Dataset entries
☆ ☆ ☆ ☆

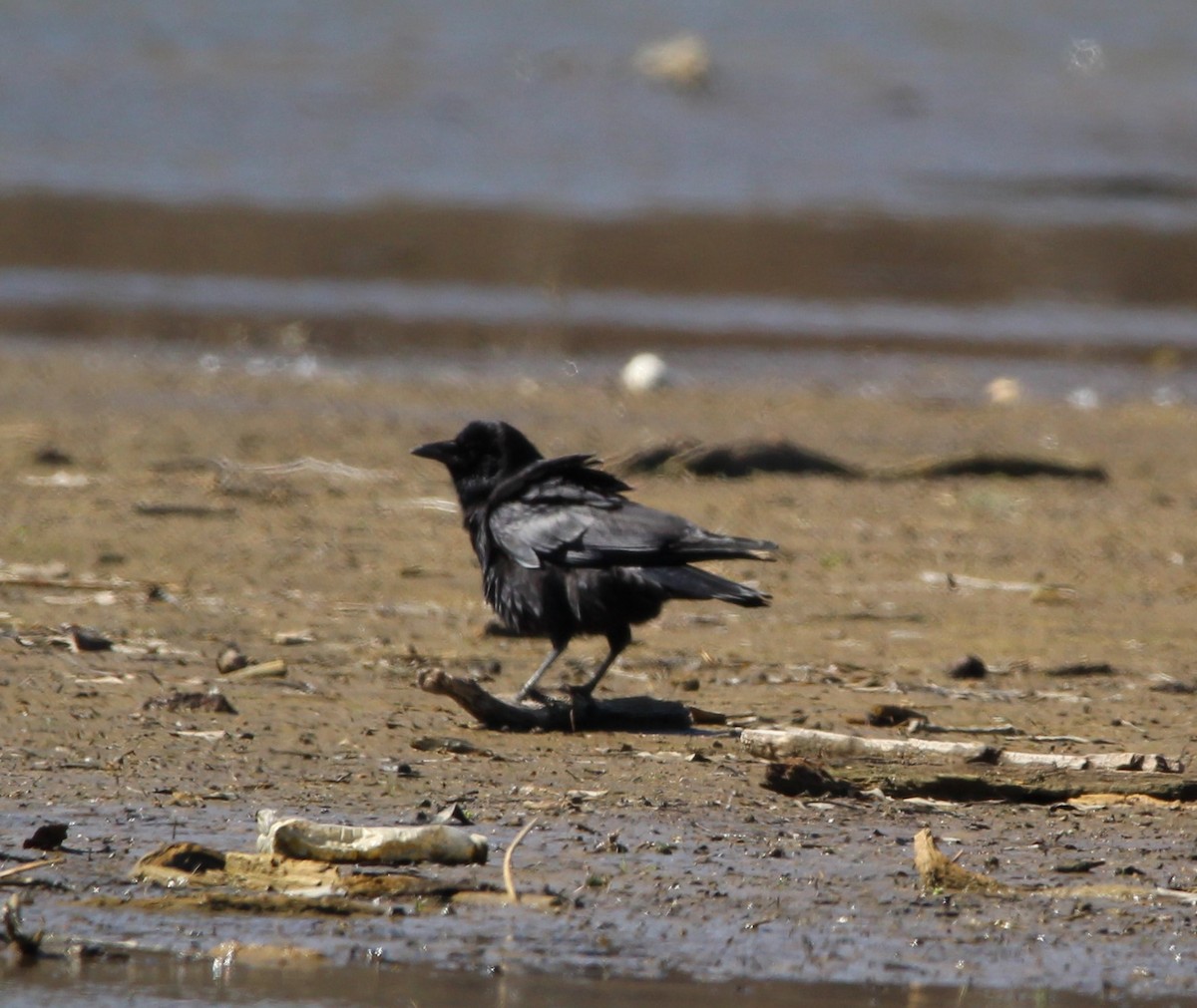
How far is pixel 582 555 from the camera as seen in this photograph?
5605 millimetres

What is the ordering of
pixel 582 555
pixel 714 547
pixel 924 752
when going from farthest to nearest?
pixel 582 555
pixel 714 547
pixel 924 752

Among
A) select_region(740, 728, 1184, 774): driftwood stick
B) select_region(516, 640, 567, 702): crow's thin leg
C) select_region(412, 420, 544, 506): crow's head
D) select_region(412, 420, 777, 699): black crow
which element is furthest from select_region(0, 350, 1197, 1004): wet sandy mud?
select_region(412, 420, 544, 506): crow's head

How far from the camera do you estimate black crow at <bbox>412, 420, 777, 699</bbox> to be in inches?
215

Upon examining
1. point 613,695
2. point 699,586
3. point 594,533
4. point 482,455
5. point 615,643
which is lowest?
point 613,695

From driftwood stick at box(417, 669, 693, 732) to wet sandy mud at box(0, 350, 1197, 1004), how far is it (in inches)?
2.0

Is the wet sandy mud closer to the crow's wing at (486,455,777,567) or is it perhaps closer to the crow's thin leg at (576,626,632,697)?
the crow's thin leg at (576,626,632,697)

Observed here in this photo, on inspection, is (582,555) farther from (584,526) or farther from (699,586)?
(699,586)

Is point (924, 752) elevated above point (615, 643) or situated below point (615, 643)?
below

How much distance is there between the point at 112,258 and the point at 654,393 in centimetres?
764

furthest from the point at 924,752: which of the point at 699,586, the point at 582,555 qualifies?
the point at 582,555

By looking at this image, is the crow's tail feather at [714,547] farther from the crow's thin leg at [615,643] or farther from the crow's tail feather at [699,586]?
the crow's thin leg at [615,643]

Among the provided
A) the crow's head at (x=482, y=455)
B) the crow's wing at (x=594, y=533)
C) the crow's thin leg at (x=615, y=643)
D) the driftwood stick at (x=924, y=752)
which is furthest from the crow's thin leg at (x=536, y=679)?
the driftwood stick at (x=924, y=752)

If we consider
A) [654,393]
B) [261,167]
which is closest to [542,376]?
[654,393]

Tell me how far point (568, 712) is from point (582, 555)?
45cm
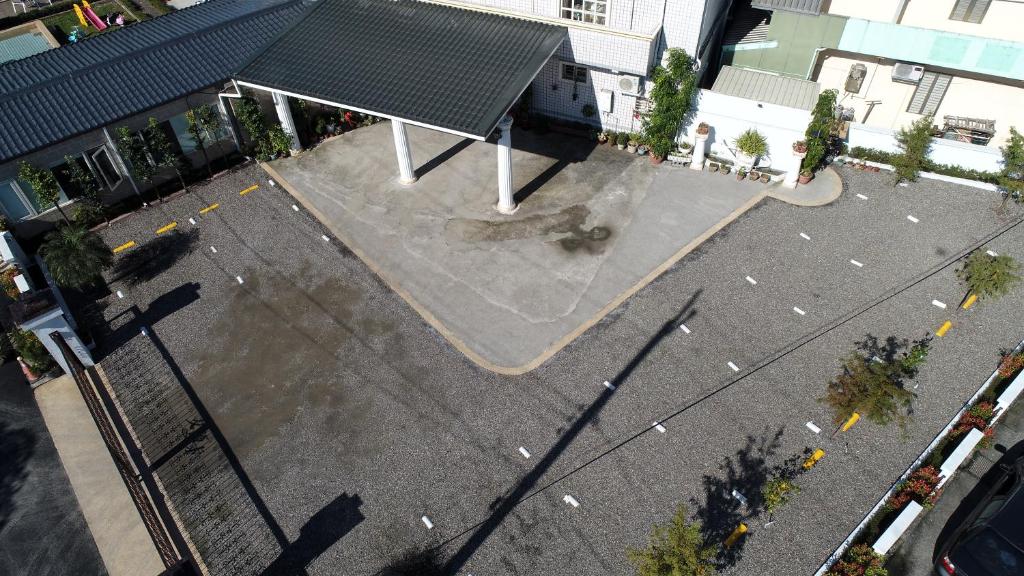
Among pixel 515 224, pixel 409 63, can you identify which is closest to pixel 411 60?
pixel 409 63

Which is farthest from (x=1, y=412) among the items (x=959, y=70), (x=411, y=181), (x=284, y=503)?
(x=959, y=70)

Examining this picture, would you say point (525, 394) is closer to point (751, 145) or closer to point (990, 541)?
point (990, 541)

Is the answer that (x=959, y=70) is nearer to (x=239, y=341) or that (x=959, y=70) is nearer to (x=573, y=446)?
(x=573, y=446)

☆ ☆ ☆ ☆

## [Request]
Retype every one of the records above word for word, omitting the pictures.

## [Completed task]
How far is pixel 582 555 from the camera as seen in this photograph?
5605 millimetres

What is the ordering of
pixel 582 555
pixel 714 547
pixel 924 752
when going from farthest to nearest?
pixel 582 555
pixel 714 547
pixel 924 752

Among
A) select_region(740, 728, 1184, 774): driftwood stick
B) select_region(516, 640, 567, 702): crow's thin leg
C) select_region(412, 420, 544, 506): crow's head
D) select_region(412, 420, 777, 699): black crow
which element is furthest from select_region(0, 350, 1197, 1004): wet sandy mud?
select_region(412, 420, 544, 506): crow's head

How far from the camera do you estimate black crow at <bbox>412, 420, 777, 699</bbox> to be in inches?
215

Upon examining
1. point 613,695
2. point 699,586
3. point 594,533
4. point 482,455
5. point 615,643
which is lowest?
point 613,695

From driftwood stick at box(417, 669, 693, 732) to wet sandy mud at box(0, 350, 1197, 1004), how far is it (in inches)?
2.0

Is the wet sandy mud closer to the crow's wing at (486,455,777,567) or is it perhaps closer to the crow's thin leg at (576,626,632,697)?
the crow's thin leg at (576,626,632,697)

Observed here in this photo, on inspection, is (582,555) farther from (584,526) or farther from (699,586)?
(699,586)

Is point (924, 752) elevated above point (615, 643) or situated below point (615, 643)?
below

How much distance is there between the point at 112,258 and the point at 654,393 in centimetres?
764

furthest from the point at 924,752: which of the point at 699,586, the point at 582,555 qualifies?
the point at 582,555

By looking at this image, is the crow's tail feather at [714,547] farther from the crow's thin leg at [615,643] or farther from the crow's tail feather at [699,586]?
the crow's thin leg at [615,643]

Among the provided
A) the crow's head at (x=482, y=455)
B) the crow's wing at (x=594, y=533)
C) the crow's thin leg at (x=615, y=643)
D) the driftwood stick at (x=924, y=752)
which is furthest from the crow's thin leg at (x=536, y=679)?
the driftwood stick at (x=924, y=752)

If we consider
A) [654,393]
B) [261,167]
which is closest to [542,376]?
[654,393]

Tell me how far point (568, 712) is from point (582, 555)?
45cm
Among pixel 515 224, pixel 409 63, can you identify which is closest to pixel 411 60?
pixel 409 63

Which is farthest from (x=1, y=412) among the items (x=959, y=70), (x=411, y=181), (x=284, y=503)?
(x=959, y=70)

Examining this picture, would you say point (525, 394) is closer to point (751, 145) or closer to point (990, 541)?
point (990, 541)

Is the answer that (x=959, y=70) is nearer to (x=239, y=341) or that (x=959, y=70) is nearer to (x=573, y=446)?
(x=573, y=446)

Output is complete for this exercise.